Un “viaggio al termine della notte” è il percorso musicale dei Boy Harsher. Non sto qui a raccontare la storia del duo americano, ci penseranno altri magari. Sia perché si tratta di un nome che ormai gira già da un po’ con una certa insistenza nel giro della scena oscura e sia perché il “copia incolla” dalle biografie ufficiali è una pratica che non mi si addice. “Country Girl Uncut” non è il nuovo lavoro del combo statunitense ma poco ci manca. Si tratta della ristampa su cd di una prova licenziata precedentemente solo su cassetta e nel solito (ed odioso per me) formato digitale. Ed il “viaggio” sopra menzionato, partito già da qualche anno, continua anche ora.
La forma resta uguale e fedele ad una tradizione elettrowave che affonda le radici nella verginità degli anni ‘80 (non mi chiamate pazzo ma il brano “Westernes” ricorda alcune cose di “Stranger” dei Clan of Xymox) ma che guarda agli umori ed agli odori moderni.
Le pulsazioni elettroniche, ballabili e sensuali che tanto vanno di moda nelle balere dark, hanno trovato nei Boy Harsher un compimento perfetto. Una cifra stilistica completa ed assoluta per evocare appunto atmosfere notturne, trascorse magari in una macchina che solca una strada lucida da un’umida pioggia. E da qui prendono forma immagini che si modellano nel e dal buio. Due fari di automobile che illuminano un breve tratto di strada, con la striscia che delimita le due corsie e che insegue se stessa frenetica, e con un orizzonte di visibilità brevissimo. La vista si annebbia e si offusca ed è la musica di “Motion” a condurci.
Immagini di una corsa sostenuta ma non folle, viaggio senza destinazione se non l’alba.
E facendoci strada tra la lunghezza e la monotonia del percorso è “Electric” a mostrarci con paziente ma costante andamento i contorni delle cose. Non è più il controllo ad essere al centro della guida ma la più pura residuale istintività, quella detentrice dei nostri desideri, dei nostri impulsi, spesso irrazionali e non sempre completamente accettabili.
Un viaggio che sembra lineare ma che in realtà è circolare come tutti i brani dei Boy Harsher (la title track è un must a tal proposito), una realtà che come una figura astratta gira su se stessa così da imporre all’ascoltatore uno stato di alterazione della realtà percepita, come ad indurre una sorta di dissociazione della personalità. Una vertigine del pensiero, le infinite psicosi realizzabili dal nostro cervello, un viaggio notturno che poi si rivela essere una fuga (“Swing”) o una copula simulata, un’unione di mondi paralleli.

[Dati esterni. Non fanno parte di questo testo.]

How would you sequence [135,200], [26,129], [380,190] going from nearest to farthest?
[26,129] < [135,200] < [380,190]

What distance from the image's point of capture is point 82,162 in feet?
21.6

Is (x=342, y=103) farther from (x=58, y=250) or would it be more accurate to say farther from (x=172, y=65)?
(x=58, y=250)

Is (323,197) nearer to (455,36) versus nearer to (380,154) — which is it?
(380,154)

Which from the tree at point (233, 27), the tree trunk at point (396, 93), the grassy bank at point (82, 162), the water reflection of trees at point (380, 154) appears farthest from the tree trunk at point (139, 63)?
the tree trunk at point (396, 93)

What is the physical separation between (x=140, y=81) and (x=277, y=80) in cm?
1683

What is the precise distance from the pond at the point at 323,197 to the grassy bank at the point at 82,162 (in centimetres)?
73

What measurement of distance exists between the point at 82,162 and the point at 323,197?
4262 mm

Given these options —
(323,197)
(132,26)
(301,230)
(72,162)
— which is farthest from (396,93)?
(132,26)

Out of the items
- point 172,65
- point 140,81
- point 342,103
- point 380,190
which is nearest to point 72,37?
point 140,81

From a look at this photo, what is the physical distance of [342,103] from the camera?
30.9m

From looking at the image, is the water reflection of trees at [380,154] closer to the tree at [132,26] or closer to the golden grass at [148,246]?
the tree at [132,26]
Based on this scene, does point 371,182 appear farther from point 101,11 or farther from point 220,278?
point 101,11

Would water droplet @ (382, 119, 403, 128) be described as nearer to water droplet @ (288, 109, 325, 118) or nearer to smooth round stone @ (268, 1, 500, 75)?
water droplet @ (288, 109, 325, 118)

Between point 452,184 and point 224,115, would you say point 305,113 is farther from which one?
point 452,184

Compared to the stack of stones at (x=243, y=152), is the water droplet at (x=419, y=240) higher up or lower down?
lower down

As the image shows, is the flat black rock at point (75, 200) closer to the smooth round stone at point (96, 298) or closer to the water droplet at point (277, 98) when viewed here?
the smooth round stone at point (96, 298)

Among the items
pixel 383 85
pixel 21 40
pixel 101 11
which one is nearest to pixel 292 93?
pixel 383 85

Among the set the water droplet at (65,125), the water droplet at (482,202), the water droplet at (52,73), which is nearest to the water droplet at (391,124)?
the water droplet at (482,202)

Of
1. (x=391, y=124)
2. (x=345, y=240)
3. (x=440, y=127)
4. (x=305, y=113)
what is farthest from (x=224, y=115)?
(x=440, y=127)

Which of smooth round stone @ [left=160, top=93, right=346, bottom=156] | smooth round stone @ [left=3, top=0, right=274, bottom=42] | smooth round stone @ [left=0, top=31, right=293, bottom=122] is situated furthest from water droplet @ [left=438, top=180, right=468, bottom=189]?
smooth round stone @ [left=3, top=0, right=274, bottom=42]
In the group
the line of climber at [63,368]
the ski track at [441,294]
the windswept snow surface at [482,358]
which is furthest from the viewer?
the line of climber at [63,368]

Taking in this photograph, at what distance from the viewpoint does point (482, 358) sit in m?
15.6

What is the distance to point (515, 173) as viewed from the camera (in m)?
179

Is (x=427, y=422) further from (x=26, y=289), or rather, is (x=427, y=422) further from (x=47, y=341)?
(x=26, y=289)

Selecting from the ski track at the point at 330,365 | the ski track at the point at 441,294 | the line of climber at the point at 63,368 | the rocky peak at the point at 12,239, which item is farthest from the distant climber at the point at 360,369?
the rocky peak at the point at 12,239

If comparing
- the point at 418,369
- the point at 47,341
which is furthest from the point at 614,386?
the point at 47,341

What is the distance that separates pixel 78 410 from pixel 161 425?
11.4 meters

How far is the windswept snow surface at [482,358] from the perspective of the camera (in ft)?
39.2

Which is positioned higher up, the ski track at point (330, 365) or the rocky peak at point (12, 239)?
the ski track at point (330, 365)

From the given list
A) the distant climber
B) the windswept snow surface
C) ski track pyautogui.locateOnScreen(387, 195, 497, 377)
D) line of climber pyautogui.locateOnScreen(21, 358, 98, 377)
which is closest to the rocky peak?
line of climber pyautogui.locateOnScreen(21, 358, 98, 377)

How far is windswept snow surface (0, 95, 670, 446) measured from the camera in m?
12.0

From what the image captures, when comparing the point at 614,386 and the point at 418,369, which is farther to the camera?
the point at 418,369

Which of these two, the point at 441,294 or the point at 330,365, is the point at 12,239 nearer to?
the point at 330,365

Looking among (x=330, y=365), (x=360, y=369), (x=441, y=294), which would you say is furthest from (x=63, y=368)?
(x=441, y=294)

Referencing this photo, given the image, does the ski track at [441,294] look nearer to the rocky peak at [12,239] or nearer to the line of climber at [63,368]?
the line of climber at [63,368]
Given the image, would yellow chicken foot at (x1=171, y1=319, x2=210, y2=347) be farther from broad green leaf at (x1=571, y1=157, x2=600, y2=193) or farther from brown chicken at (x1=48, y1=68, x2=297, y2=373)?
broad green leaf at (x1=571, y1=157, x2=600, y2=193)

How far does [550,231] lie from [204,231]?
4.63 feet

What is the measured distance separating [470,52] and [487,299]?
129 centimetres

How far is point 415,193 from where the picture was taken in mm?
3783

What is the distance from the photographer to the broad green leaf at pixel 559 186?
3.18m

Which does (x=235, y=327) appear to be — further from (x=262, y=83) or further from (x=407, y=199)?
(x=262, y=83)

Un’alternanza tra reale e sogno, surreale e irreale, immagine, movimento e spazio. Probabilmente, o forse è solo la mia folle interpretazione, quello che la musica di questo disco, ma di tutta la discografia dei Boy Harsher, riesce ad evocare. Non mi fate fare paragoni con gruppi del passato, qui si parla di humus e di adesione ad uno stile di vita che sarebbe riduttivo ghettizzare solo all’interno delle piste da ballo. La musica dark (termine che odio ma che rende l’idea), alla fine, altro non è che il desiderio di controllare quello che non si riesce a fare: l’incapacità di mantenere il controllo sulla propria vita perché non si comprende il senso della vita stessa. Come un gioco di morte e di pulsione che ci conduce verso l’alba. D’altronde lo diceva anche Gibran: “per arrivare all’alba non c’è altra via che la notte”.